## PROBLEMS TO SOLVE
1/ In the phase-portrait thread below, list every symbol in the two equations other than y_1, y_2 and exp.
2/ In one to three sentences, explain why, according to the answer in the phase-portrait thread below, the asker's results did not look nice.
3/ Continue the phase-portrait thread below from its last sentence.

## TEXT TO READ
Phase portrait of $y_2 = y_{20}*exp(\lambda*t)$ $y_1 = y_{10}*exp(\lambda*t)+ y_{20}*t*exp(\lambda*t)$

Question

$y_2 = y_{20}*exp(\lambda*t)$

$y_1 = y_{10}*exp(\lambda*t)+ y_{20}*t*exp(\lambda*t)$

I am struggling to reproduce the diagram corresponding to the equations above.

I have tried to code it in matlab but am unable to do so successfully. Can someone please explain where my code is wrong

thank you

Answer 1

You weren't very far from your objective. You hadn't "nice looking" results because you chose $\lambda >0$ giving divergent curves instead of convergent curves (converging to $0$).

## DATA EXTRACT
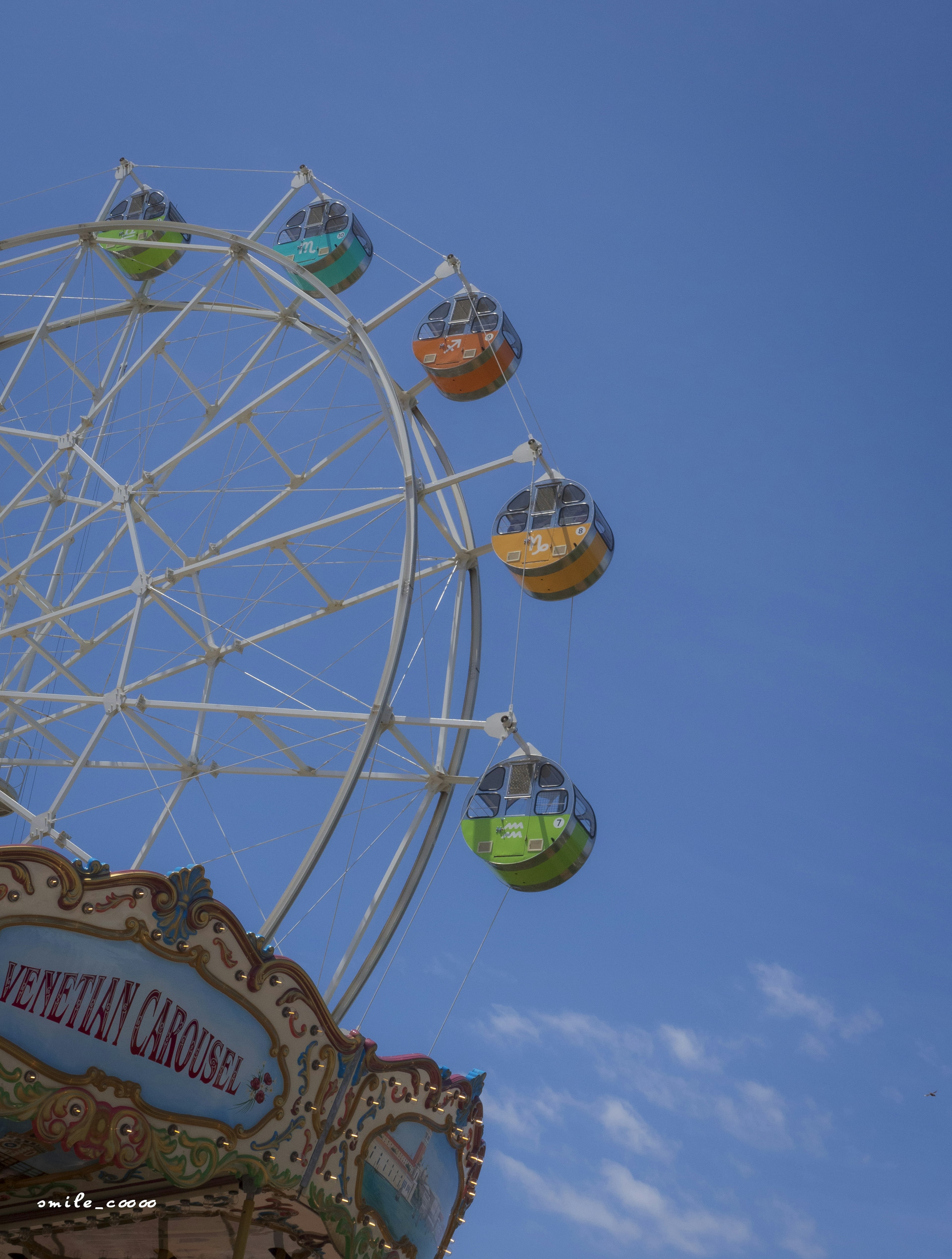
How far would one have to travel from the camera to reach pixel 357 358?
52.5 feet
--
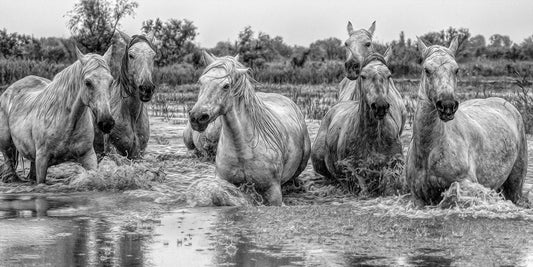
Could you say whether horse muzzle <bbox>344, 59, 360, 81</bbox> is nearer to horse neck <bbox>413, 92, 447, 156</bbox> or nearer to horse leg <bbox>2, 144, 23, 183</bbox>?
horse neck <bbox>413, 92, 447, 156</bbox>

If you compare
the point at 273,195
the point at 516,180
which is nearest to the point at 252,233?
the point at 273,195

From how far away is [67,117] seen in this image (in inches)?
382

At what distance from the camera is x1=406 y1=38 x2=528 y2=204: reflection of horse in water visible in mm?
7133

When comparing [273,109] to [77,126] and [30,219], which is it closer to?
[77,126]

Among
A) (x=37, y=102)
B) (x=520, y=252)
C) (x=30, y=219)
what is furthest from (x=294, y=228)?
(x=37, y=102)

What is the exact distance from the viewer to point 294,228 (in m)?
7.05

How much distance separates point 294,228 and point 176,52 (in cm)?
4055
---
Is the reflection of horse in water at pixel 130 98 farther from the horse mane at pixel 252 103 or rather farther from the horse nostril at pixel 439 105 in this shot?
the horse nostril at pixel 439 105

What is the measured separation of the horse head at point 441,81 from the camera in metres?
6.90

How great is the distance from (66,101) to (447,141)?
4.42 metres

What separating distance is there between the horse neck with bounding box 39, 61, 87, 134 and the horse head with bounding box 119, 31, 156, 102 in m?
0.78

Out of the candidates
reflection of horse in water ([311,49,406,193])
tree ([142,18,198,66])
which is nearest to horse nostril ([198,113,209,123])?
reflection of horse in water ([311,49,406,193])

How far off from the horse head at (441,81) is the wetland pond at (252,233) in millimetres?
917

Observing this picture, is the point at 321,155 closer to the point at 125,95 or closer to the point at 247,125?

## RESPONSES
1/ y_{10}, y_{20}, λ, t

2/ The asker chose λ > 0. That choice produced curves that diverge, rather than curves that converge to 0.

3/
Here is a convenient code :

clear all;close all;hold on;
L=-1;% lambda
t=0:0.1:5;
a=-1;
for b=0:0.2:2 
    plot(a,b,'ob');
    plot((a+b*t).*exp(L*t),b.*exp(L*t),'b');
end;
a=1;
for b=-2:0.2:0 
    plot(a,b,'or');
    plot((a+b*t).*exp(L*t),b.*exp(L*t),'r');
end;

giving the following figure :

The two families of curves have initial points (a,b) represented by little round shapes, with either $a=-1$ or $a=1$.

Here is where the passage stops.